People talk about a single state, a united Europe and federal structures, and there is no doubt that that has been a project. For example, Giscard D’Estaing said that we never would have got as far as we have if we had told others what we were doing. But who is there who follows in the footsteps of the people of that generation? They may do in Brussels, but then bureaucrats get caught up in the fly-wheel effect. Is there the political will and leadership to go down that project road? I am not so sure.

There are, of course, practical problems. When you talk about a single Europe, what do you mean? Do you mean 47 countries, 28 or 19? Clearly, the euro could lead to some form of integration. However, we need to remember that the euro was an extremely risky experiment and was always seen to be so, even by the people who created it. They knew that they were getting it wrong in the classical sense of creating a monetary union before they had the political union to support it. Right now, it does not look as though they will find a solution to that problem.

In addition, the precedents for federal structures are not very encouraging—at least if one regards the Soviet Union as a federal structure. The United States got to where it is in a very different way in very different circumstances and had a brutal civil war on the way to success, so perhaps the idea of a single European state has always been a Utopian dream and was never going to come about. Indeed, Willie Whitelaw always told Margaret Thatcher when she got exercised about it, “Don’t worry, it won’t happen”.

In any event, given the situation today, the threat—if it is one—of a single Europe is certainly no reason for leaving the European Union. I believe that we should stay and remember that our empiricism versus the continental theory—our side of the argument—has not been fought with diligence. In fact, over long periods, we have failed to fight our corner to any great extent. Now we should concentrate on the single market, which needs improving and loosening up, as has been said. We should also concentrate on tightening security because there is no doubt that the threats do not diminish.

So we need to try a lot harder. We need to make the argument much more strongly and with much more confidence than we have sometimes done in the past. There is not, I believe, a lot of residual confidence in Brussels or in the minds of many of the 28—look at the rise of the right-wing parties and, indeed, other parties, which has been referred to this evening.

If the single Europe project was always a dream, we need to get on with what can be done and not keep pursuing what will not happen. If we could get ourselves and everybody else, one by one, to realise that, we could achieve the European reform which we all wish to see.

> _EXTRACTED DATA_

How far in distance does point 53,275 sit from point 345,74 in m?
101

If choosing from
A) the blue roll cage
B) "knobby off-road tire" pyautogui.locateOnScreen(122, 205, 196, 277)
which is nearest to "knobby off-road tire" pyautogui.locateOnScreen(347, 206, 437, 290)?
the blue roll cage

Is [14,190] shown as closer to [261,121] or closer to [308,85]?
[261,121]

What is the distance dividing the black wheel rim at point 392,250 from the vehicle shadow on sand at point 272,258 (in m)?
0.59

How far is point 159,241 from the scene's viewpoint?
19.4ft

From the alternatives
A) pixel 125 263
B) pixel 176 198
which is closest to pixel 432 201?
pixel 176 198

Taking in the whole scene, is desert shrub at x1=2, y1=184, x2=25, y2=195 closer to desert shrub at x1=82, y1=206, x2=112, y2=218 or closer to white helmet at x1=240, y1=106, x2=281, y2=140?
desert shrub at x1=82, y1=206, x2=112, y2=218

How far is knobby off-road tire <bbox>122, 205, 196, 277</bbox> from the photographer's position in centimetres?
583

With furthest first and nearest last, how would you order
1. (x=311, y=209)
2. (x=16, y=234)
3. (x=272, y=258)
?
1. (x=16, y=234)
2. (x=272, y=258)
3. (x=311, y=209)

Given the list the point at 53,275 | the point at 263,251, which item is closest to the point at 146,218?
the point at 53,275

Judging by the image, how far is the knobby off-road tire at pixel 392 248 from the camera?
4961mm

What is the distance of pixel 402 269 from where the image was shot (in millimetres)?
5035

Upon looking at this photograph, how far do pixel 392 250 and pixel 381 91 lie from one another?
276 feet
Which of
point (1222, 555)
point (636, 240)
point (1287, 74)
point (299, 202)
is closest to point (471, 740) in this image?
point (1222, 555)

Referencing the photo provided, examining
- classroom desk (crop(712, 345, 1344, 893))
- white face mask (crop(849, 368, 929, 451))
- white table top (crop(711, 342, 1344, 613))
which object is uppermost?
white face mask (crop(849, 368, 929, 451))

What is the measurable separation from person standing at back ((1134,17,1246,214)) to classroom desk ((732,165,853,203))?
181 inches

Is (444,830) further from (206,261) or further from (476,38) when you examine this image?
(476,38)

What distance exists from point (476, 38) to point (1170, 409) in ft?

> _DO THIS_
From the passage on a single European state, quote word for word the part starting with "If the single" and going on through "wish to see.".

> _SOLUTION TO THE PROBLEM_
If the single Europe project was always a dream, we need to get on with what can be done and not keep pursuing what will not happen. If we could get ourselves and everybody else, one by one, to realise that, we could achieve the European reform which we all wish to see.